• Material provided:
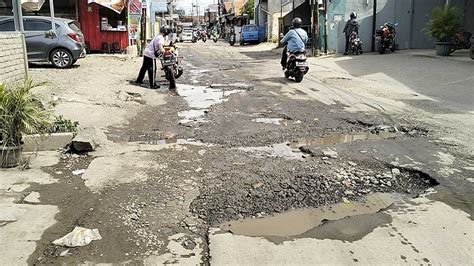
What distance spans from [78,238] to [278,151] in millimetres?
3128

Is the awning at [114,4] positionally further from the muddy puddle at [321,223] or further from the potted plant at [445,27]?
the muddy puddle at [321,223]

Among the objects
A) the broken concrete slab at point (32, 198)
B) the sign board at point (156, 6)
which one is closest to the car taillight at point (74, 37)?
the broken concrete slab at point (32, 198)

---

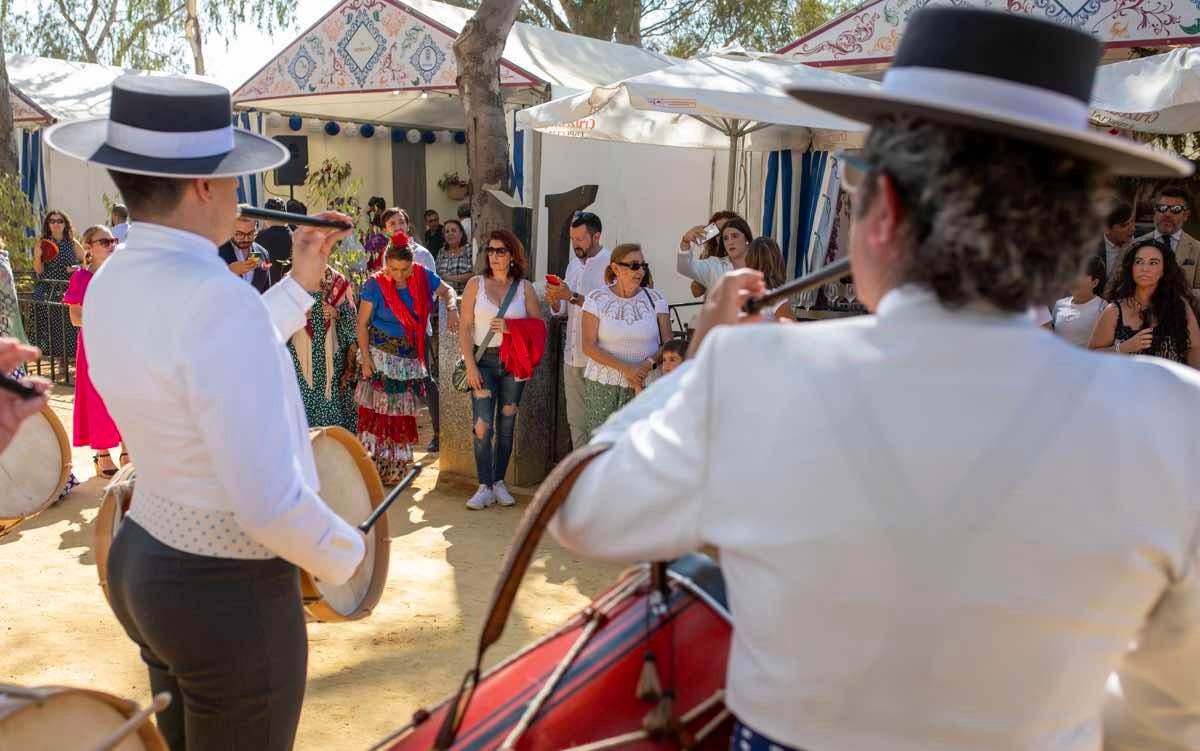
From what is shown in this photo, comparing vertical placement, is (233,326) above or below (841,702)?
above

==

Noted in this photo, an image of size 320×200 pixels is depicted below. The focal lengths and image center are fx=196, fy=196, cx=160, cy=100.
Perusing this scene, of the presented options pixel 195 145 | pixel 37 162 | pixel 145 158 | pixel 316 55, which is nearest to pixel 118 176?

• Brief: Starting at the line that has "Noted in this" and ending after the line that has "Perusing this scene, of", write those lines out again with "focal lengths" renamed to "focal distances" and nothing else altered.

• Solution below:
Noted in this photo, an image of size 320×200 pixels is depicted below. The focal distances and image center are fx=196, fy=196, cx=160, cy=100.
Perusing this scene, of the presented options pixel 195 145 | pixel 37 162 | pixel 145 158 | pixel 316 55, which is nearest to pixel 118 176?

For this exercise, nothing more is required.